新型コロナウイルスの感染拡大で家賃の支払いが困難になった飲食店などを救済するため、与野党が家賃の減免や猶予などの対策案をいろいろと打ち出し始めています。
遅きに失した感はあるものの、何がしかの補助金・支援金・給付金か遅延保障を打ち出さないと大変な事態になりそうです。
中小の商店の平均家賃が40万円~50万円と言われてるからです。そこでモラトリアムについて考えてみました。
まずはモラトリアムと言う言葉、最近聞いたことがある方もいるかもしれません。
国会でもそれに近い話がいろいろと論議されています。モラトリアムとは、支払猶予令 – 天災、恐慌などの際に起こった金融混乱を抑えるため、手形の決済、預金の払い戻しなどを一時的に猶予する措置の事です。
日本では、1923年の関東大震災で初めて発動され、被災した企業が支払いができなくなる事態に対応しました。
その時は非常事態を想定し、緊急勅令によるモラトリアムにより支払期限を迎える金融債権のうち、被災地域の企業・住民が債務者になっているものには支払期限が1か月間猶予されました。
当時は大正デモクラシーと呼ばれた自由な時代でしたが、震災によって世の中は変貌してしてしまいました。

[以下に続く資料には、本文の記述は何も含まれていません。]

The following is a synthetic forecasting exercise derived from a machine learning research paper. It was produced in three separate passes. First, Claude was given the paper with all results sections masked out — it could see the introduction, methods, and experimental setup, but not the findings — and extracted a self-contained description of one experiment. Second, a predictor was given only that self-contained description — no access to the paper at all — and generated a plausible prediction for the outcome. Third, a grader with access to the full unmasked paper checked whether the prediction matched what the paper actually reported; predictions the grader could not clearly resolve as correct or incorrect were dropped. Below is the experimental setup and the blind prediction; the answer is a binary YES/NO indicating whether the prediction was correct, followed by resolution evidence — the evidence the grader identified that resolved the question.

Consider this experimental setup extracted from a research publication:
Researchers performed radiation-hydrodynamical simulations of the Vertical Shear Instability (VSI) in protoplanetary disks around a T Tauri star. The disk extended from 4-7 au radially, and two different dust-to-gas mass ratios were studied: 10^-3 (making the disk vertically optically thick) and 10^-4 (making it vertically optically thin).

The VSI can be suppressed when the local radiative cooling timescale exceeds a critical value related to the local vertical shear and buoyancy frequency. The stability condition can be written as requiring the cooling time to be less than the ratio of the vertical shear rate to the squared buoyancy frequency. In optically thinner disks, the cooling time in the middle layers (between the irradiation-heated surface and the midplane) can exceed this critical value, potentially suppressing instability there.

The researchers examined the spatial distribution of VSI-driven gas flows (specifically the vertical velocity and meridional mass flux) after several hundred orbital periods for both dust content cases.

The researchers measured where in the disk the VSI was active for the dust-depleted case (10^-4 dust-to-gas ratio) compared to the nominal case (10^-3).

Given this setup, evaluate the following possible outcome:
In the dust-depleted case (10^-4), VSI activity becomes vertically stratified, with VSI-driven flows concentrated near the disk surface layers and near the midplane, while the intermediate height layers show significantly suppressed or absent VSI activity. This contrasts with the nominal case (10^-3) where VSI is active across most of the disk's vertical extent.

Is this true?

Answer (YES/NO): NO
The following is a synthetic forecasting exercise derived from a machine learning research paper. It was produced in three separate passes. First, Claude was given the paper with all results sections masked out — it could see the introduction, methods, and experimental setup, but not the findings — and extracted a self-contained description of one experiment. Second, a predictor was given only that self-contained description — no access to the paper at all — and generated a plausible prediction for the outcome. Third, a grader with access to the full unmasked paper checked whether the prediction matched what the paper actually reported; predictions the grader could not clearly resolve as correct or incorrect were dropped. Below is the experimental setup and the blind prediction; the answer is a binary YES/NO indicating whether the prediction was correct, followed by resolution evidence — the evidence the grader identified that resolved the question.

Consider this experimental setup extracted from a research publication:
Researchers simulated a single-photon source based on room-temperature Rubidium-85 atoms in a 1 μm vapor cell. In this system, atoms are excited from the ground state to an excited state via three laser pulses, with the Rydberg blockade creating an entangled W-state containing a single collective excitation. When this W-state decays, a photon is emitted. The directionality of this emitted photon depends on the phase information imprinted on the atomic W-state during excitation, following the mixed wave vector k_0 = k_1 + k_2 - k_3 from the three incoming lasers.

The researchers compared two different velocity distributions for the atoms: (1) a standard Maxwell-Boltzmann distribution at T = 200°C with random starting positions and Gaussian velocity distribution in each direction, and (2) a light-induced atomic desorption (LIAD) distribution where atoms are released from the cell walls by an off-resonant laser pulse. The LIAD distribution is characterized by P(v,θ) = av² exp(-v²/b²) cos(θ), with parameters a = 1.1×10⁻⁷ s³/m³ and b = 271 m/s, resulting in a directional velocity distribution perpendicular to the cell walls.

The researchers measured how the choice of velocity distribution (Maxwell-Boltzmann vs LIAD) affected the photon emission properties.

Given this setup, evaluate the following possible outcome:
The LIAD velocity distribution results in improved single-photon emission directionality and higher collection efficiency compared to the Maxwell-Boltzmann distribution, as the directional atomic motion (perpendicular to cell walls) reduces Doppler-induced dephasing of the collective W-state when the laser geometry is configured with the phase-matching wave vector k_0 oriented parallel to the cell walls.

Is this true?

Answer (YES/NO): NO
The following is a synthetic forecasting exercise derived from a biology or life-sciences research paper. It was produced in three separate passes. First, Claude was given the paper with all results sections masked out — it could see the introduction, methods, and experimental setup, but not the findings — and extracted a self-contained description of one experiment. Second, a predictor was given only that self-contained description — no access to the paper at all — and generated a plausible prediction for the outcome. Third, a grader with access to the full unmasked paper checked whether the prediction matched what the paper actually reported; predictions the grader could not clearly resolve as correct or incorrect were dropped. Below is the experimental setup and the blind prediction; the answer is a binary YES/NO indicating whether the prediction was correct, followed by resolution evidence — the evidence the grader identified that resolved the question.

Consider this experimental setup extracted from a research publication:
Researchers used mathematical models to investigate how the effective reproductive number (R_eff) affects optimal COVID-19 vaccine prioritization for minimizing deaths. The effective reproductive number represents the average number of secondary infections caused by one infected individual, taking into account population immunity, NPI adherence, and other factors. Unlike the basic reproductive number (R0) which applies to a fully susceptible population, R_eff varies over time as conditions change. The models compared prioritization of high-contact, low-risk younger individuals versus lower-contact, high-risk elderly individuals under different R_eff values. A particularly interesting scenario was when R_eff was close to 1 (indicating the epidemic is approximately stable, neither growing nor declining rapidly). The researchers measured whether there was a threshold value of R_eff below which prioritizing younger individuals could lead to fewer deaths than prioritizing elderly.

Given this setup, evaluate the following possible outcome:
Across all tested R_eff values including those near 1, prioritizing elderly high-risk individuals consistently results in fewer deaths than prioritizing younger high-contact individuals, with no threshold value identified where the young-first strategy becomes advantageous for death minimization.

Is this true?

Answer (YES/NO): NO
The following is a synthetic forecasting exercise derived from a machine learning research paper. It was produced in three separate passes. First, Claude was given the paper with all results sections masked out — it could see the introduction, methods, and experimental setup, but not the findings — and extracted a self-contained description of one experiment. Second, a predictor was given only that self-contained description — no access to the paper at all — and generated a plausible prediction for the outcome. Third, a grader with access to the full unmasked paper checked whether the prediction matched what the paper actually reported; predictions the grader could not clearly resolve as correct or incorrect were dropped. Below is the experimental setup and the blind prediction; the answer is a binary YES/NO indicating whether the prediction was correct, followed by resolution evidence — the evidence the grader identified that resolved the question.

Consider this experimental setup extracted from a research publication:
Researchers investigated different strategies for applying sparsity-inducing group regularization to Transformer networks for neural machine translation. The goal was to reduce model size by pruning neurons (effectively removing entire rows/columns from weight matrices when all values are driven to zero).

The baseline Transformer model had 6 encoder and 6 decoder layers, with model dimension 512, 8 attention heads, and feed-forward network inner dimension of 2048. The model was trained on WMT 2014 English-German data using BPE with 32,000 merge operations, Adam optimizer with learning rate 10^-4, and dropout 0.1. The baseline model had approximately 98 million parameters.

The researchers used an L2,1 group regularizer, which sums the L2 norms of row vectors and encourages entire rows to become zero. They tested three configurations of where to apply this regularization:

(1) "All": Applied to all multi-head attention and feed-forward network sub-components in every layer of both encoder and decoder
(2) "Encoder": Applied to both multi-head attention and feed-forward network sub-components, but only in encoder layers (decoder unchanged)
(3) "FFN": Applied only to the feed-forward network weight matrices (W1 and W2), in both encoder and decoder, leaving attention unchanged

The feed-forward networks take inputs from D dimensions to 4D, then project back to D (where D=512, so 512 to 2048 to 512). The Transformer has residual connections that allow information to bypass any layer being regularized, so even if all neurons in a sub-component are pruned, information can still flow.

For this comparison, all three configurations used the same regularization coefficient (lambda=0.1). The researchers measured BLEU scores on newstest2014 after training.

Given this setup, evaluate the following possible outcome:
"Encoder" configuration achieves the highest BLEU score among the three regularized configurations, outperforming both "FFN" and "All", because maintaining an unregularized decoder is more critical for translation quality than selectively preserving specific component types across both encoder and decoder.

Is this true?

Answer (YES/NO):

そこで、緊急勅令によるモラトリアムによって、震災手形の発行や震災手形割引損失補償令を公布し、手形による損失も政府が補償する体制を整えて対応しました。
功を奏したものの、この震災手形の一部は不良債権化してしまい、昭和金融恐慌を招くことになる原因の一つになったとされています。
最近では2008年のリーマン・ショックや2011年の東日本大震災といった非常事態が起こりました。お金が動かなくなる非常緊急事態が起こると賃金と家賃が常に問題になります。
そこで経済が混乱しないように円滑な金融措置を取ることを目的に政府が整備した法案法律が「金融円滑化法」、通称「モラトリアム法」でした。
リーマン・ショックに伴う経済的な混乱による事業運転資金や設備資金などを融資している金融機関に対して、「返済困窮者からの返済の猶予や返済期間の延長、金利の減免などの条件緩和要望には誠実に対応すること」とした法律です。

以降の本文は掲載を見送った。